*Aim*
Please reproduce the items word for word, from the line containing "What is the extent" through the line containing "Answer: the tractor", with both of those lines included. Output only those lines.

:: Stored records ::

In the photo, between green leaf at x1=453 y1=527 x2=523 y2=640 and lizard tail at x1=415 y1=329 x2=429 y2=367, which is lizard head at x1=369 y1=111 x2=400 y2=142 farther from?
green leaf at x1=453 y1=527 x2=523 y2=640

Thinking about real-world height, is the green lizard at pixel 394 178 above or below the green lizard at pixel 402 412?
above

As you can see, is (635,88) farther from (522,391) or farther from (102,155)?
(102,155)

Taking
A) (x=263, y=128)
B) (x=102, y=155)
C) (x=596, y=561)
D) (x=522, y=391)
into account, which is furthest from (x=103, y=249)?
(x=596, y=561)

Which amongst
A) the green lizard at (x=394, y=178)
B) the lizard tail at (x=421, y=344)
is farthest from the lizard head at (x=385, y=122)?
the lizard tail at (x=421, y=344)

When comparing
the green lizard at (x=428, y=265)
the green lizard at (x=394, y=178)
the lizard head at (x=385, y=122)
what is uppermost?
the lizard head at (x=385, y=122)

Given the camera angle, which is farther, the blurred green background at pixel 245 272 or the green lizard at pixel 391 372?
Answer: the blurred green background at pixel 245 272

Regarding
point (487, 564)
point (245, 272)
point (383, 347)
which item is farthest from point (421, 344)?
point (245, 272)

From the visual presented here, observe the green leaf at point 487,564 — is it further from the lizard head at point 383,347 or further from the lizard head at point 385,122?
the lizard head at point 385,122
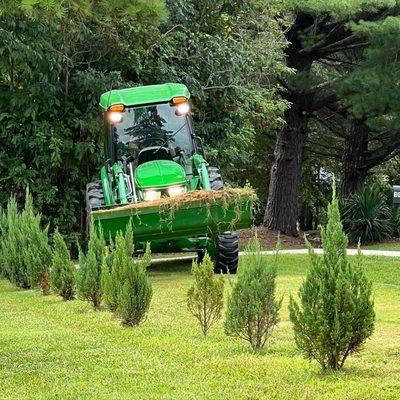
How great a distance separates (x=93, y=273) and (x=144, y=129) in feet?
A: 16.6

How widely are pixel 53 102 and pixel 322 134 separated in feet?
63.5

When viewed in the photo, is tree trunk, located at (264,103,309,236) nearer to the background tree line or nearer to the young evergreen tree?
the background tree line

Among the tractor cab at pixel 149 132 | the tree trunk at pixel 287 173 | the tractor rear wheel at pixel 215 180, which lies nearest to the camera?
the tractor rear wheel at pixel 215 180

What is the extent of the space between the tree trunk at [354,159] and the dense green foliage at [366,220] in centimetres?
423

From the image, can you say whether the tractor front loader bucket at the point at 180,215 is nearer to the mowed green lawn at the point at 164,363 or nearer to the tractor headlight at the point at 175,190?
the tractor headlight at the point at 175,190

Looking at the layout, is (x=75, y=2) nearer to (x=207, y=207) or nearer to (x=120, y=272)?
(x=120, y=272)

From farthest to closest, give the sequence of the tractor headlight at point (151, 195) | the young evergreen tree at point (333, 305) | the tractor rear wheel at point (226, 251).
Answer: the tractor rear wheel at point (226, 251), the tractor headlight at point (151, 195), the young evergreen tree at point (333, 305)

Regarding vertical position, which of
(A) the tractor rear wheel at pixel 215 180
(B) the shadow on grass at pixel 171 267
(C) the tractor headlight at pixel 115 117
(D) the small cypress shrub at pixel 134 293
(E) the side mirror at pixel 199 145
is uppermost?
(C) the tractor headlight at pixel 115 117

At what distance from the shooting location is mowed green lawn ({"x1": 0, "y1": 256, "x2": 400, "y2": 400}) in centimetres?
644

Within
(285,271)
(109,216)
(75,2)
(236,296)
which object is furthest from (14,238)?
(236,296)

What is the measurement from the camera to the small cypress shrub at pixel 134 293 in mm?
9617

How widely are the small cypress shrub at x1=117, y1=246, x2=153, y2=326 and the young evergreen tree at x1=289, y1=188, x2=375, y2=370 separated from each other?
3.05m

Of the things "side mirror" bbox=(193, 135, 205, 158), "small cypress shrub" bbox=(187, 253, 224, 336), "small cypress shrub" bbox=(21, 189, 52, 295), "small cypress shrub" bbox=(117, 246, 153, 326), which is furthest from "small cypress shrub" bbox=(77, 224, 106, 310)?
"side mirror" bbox=(193, 135, 205, 158)

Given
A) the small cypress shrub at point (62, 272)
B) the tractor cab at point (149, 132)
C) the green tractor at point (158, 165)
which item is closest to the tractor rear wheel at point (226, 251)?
the green tractor at point (158, 165)
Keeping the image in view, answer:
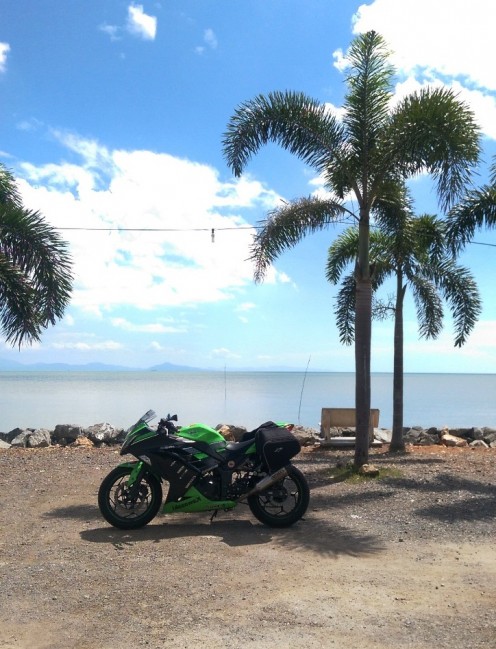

:::

*Solution*
What is the extent of the space between the tree trunk at [354,159] and the dense green foliage at [366,220] in centimetres?
423

From the image, can you say whether the tractor front loader bucket at the point at 180,215 is nearer to the mowed green lawn at the point at 164,363 or nearer to the tractor headlight at the point at 175,190?
the tractor headlight at the point at 175,190

Looking at the layout, is (x=75, y=2) nearer to (x=207, y=207) or nearer to (x=120, y=272)?
(x=120, y=272)

From farthest to closest, give the sequence of the tractor headlight at point (151, 195) | the young evergreen tree at point (333, 305) | the tractor rear wheel at point (226, 251).
Answer: the tractor rear wheel at point (226, 251), the tractor headlight at point (151, 195), the young evergreen tree at point (333, 305)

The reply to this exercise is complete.